--- start of Text passage ---

Thursday 9 August 2007

Which direction "Beyond HR"?

I've just viewed an HCI webinar 'Beyond HR Metrics' presented by John Boudreau from USC. Boudreau is the co-author of Beyond HR and will be presenting at the CIPD conference on HR as a Decision Science in September.

Boudreau outlines a strategic approach to people management he calls ‘Talentship’ that has a number of similarities to my perspective on Strategic HCM, and a framework ‘HC BRidge’ which has some similarities to the HCM Value Matrix.

The similarities include a belief that HR can evolve into an influential, strategic discipline focused on creating competitive advantage in an organisation by maximising the capability and engagement of its people and in particular its talent. Both perspectives see this strategic role extending past best practice through the development of a coherent and contingent framework that links organisational talent to strategic success.

Boudreau believes the development in HR’s role, linked to the increasing importance of human capital, is analogous to the historical development of accounting into finance, associated with the increasing importance of financial capital in the 1900s, and of sales into marketing, associated with increasing size and sophistication of customer and product markets. He concludes that like finance and marketing, Talentship has the greatest impact outside of the profession itself.

Although I am unconvinced by the analogies as Finance, Marketing and HCM all have very different purposes, I agree with Boudreau’s conclusions. Both perspectives agree that it is what happens across the organisation rather than within the HR function that counts – most strategic decisions about people management need to be taken by senior and line managers, and by employees. This means that the HR function should be evaluated not so much by the quality of its programmes, as by the quality of decisions about talent that are taken throughout the organisation.

Both approaches see the need to focus measurement on key enablers rather than build upon all the data that is available.

My approach to Strategic HCM provides a ValueMatrix that is a combination of the HCM Value Triangle and the HCM Value Chain:












This approach describes how planning, measurement, benchmarking, implementation and reporting have different requirements depending on where they are placed within the Matrix.

Boudreau's HC BRidge provides a value map connecting investments, activities and business success: ‘The purpose of the HC BRidge model is to provide a framework to articulate the logical connections between investments, changes in the nature or deployment of workforce talents, and sustainable strategic success’.

It involves three stages:


  • Impact (equivalent to the Impact step in the HCM Value Chain)
  • Effectiveness (equivalent to Output in the HCM Value Chain)
  • Efficiency (including Input and Process measures from the HCM Value Chain).

--- end of Text passage ---
--- start of Extracted information ---

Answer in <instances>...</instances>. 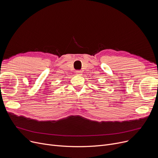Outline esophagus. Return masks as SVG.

--- end of Extracted information ---
--- start of Extracted information ---

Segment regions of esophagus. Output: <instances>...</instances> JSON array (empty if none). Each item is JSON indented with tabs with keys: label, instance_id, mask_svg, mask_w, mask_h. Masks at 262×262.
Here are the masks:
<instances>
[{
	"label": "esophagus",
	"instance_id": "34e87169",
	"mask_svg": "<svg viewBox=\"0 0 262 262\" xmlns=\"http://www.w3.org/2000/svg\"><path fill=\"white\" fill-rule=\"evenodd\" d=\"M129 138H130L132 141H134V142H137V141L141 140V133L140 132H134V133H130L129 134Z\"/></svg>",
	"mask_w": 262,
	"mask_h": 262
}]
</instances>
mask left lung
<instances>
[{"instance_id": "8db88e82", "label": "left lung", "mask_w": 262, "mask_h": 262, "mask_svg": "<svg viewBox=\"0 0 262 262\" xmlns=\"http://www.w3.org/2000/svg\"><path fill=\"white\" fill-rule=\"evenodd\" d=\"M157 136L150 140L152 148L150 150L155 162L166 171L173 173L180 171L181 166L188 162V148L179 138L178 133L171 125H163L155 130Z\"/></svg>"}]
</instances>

--- end of Extracted information ---

Jobs
**a.** Copy the blog post's passage starting with "Thursday 9 August" and going on through "Science in September.", but substitute "online seminar" for "webinar".
**b.** Which activities does the blog post say have different requirements depending on where they are placed within the Matrix? List them all.
Use only the blog post to complete these, not the records.

Per-task outputs
**a.**
Thursday 9 August 2007

Which direction "Beyond HR"?

I've just viewed an HCI online seminar 'Beyond HR Metrics' presented by John Boudreau from USC. Boudreau is the co-author of Beyond HR and will be presenting at the CIPD conference on HR as a Decision Science in September.

**b.** Planning, measurement, benchmarking, implementation and reporting.